Honestly, for what, 95% of known human history, people have been able to : get food, have babies, build shelter, form societies, and raise the babies without much help from "the state" or "the grid" or whatever. Sure, some people would cave, but I think a lot of people would do what we have always done, adapt, and carry on and do our best to keep at least some sort of moral compass pointing north.


----------



## Pessimistic2 (Jan 26, 2017)

*Marauders....*



SewingMachine said:


> I don't think it is acceptable to become a marauder. Someone else mentioned in another post above, that many people (especially those of us here) are gun owners, and if not trained at least proficient. I don't see bandits lasting long. I know that if I were in a true, SHTF situation where I am, and I heard about people getting killed for food, I would be knocking on doors to get some of the neighborhood guys together to go take care of it.
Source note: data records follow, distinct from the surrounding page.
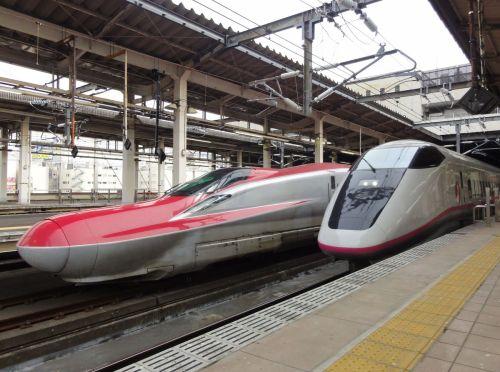 dos-trenes-shinkansen-E6-E3-japon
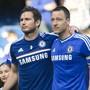 Frank Lampard (links) trifft als Trainer von Derby County auf seinen alten Chelsea-Weggefährten John Terry, der als Assistent bei Aston Villa tätig ist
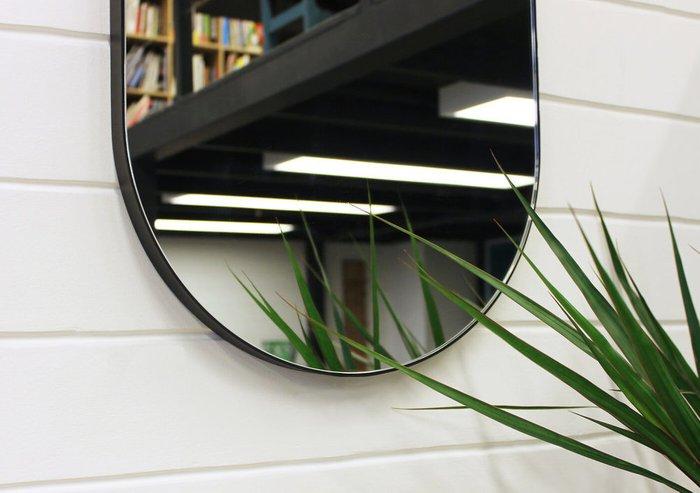 Овальное настенное зеркало Gralta в раме черного цвета
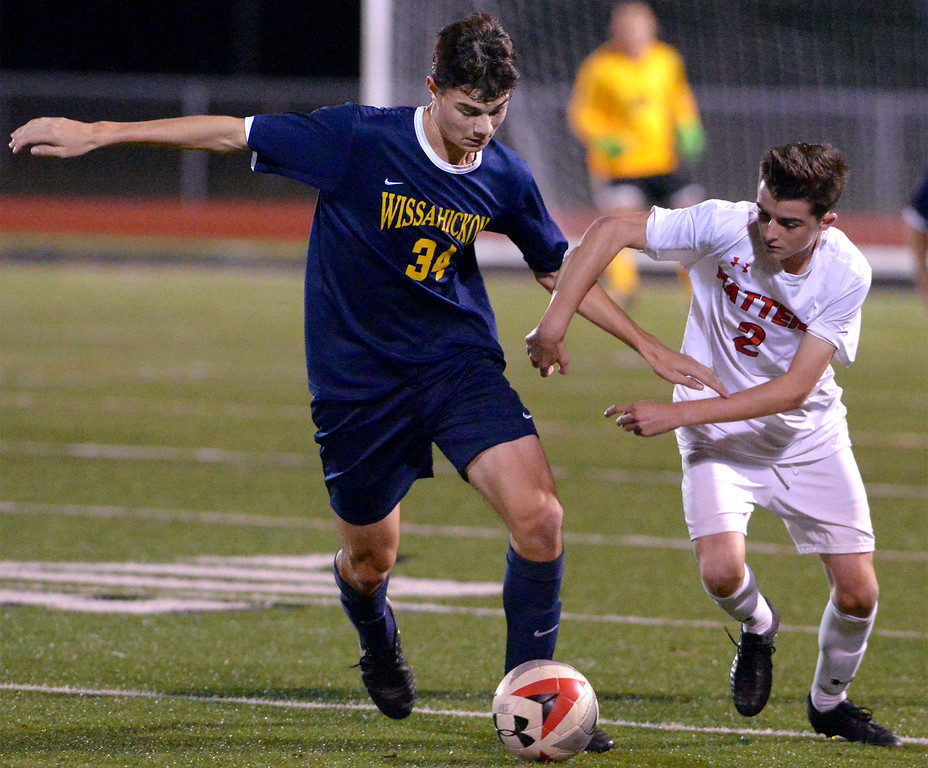 . Wissahickon\'s Jacob Cohen battles Hatboro Horsham\'s Matty Harmon for possession Oct. 10, 2017. / Bob Raines--Digital First Media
Gotta nip that stuff in the bud.
> 
> Honestly, for what, 95% of known human history, people have been able to : get food, have babies, build shelter, form societies, and raise the babies without much help from "the state" or "the grid" or whatever. Sure, some people would cave, but I think a lot of people would do what we have always done, adapt, and carry on and do our best to keep at least some sort of moral compass pointing north.
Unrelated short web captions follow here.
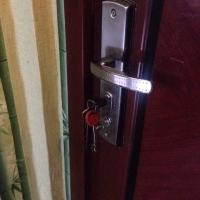 Два пьяных гостя вытолкнули омичку из собственной квартиры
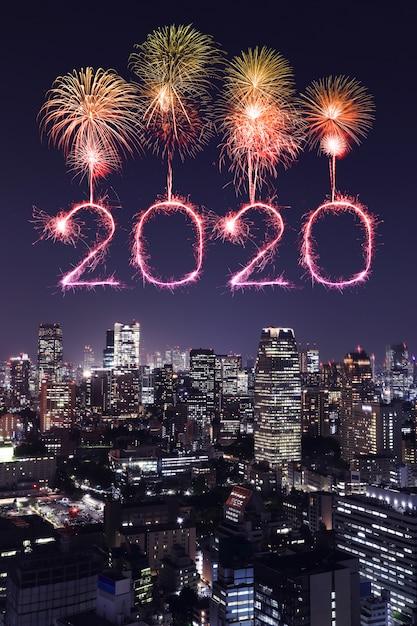 2020 guten rutsch ins neue jahr-feuerwerke über tokyo-stadtbild nachts, japan Premium Fotos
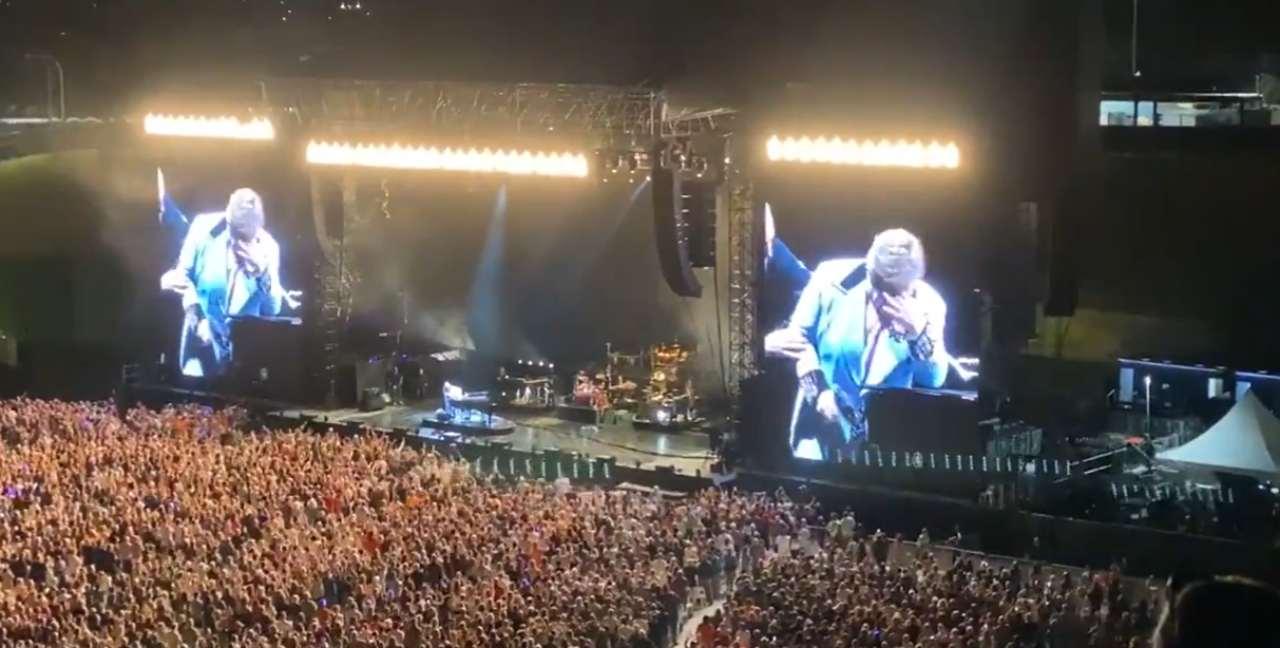Elton John interrompe concerto a Auckland: 'Ho la polmonite' - Cultura & Spettacoli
You are correct, marauders would need to be put down fast. The question is, will the would-be "victims" overcome (quickly enough) their ingrained sense of non-violence to get the job done? The "lets call 911" crap just ain't gonna cut the mustard....there isn't gonna BE any 911, period.


----------



## CrackbottomLouis (May 20, 2012)

The capabilities and mentality of people today are very different from when people grew up having to live a more self sufficient lifestyle. Today there are no where near the strong community ties that type of lifestyle made necessary at least in most places. Not saying we wouldnt adapt and overcome but I do expect quite a trying transition period. For a short time I would expect quite a bit of violence and wrol. I prep for that and if Im wrong than I am at least no worse off.


----------



## phideaux (Nov 7, 2015)

CrackbottomLouis said:


> The capabilities and mentality of people today are very different from when people grew up having to live a more self sufficient lifestyle. Today there are no where near the strong community ties that type of lifestyle made necessary at least in most places. Not saying we wouldnt adapt and overcome but I do expect quite a trying transition period. For a short time I would expect quite a bit of violence and wrol. I prep for that and if Im wrong than I am at least no worse off.


CBL, I agree , 
but I do believe it depends on your physical location .
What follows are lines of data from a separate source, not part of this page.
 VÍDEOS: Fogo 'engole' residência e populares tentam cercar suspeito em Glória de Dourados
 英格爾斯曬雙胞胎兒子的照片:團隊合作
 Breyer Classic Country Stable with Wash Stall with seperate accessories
There are areas of the country(fewer and fewer) where the community/neighbor are very tight and supportive .

Its still that way in the back woods ,rural , area of KY that I reside. 
I recall the 09 ice storm...OMG.... everybody was out helping everybody , and sharing whatever. It was like Boonesboro.

I cant imagine this being the case in the inner city of Nashville (my closest City). Probably anarchy.

Jim


----------



## Flight1630 (Jan 4, 2017)

I think that you are all right. The anti gun owners will have to think twice about their choice, for if they don't they will be severely hindered in surviving if they live at all. It will be a very steep learning curve for most people including myself but I'm learning so I'm hoping that I'm a bit ahead of the curve.


----------



## AmmoSgt (Apr 13, 2014)

phideaux said:


> CBL, I agree ,
> but I do believe it depends on your physical location .
> 
> There are areas of the country(fewer and fewer) where the community/neighbor are very tight and supportive .
> ...


Like I keep telling folks it was that way here in Huntsville , inner city and all, during a week long power outage .. everybody trying to help everybody else.. If you had damge from the Tornados you had to pick between a whole church showing up to clean up the mess or a high school football team...there wouldn't be room enough for both to work the same area

and I would remind folks during Sandy in NY City they had a stretch on no murders for 8 days right after the storm hit.. and over all crime stats were down.. with an up tick in burglary which includes looting.. but even that was ( to me ) shockingly rare.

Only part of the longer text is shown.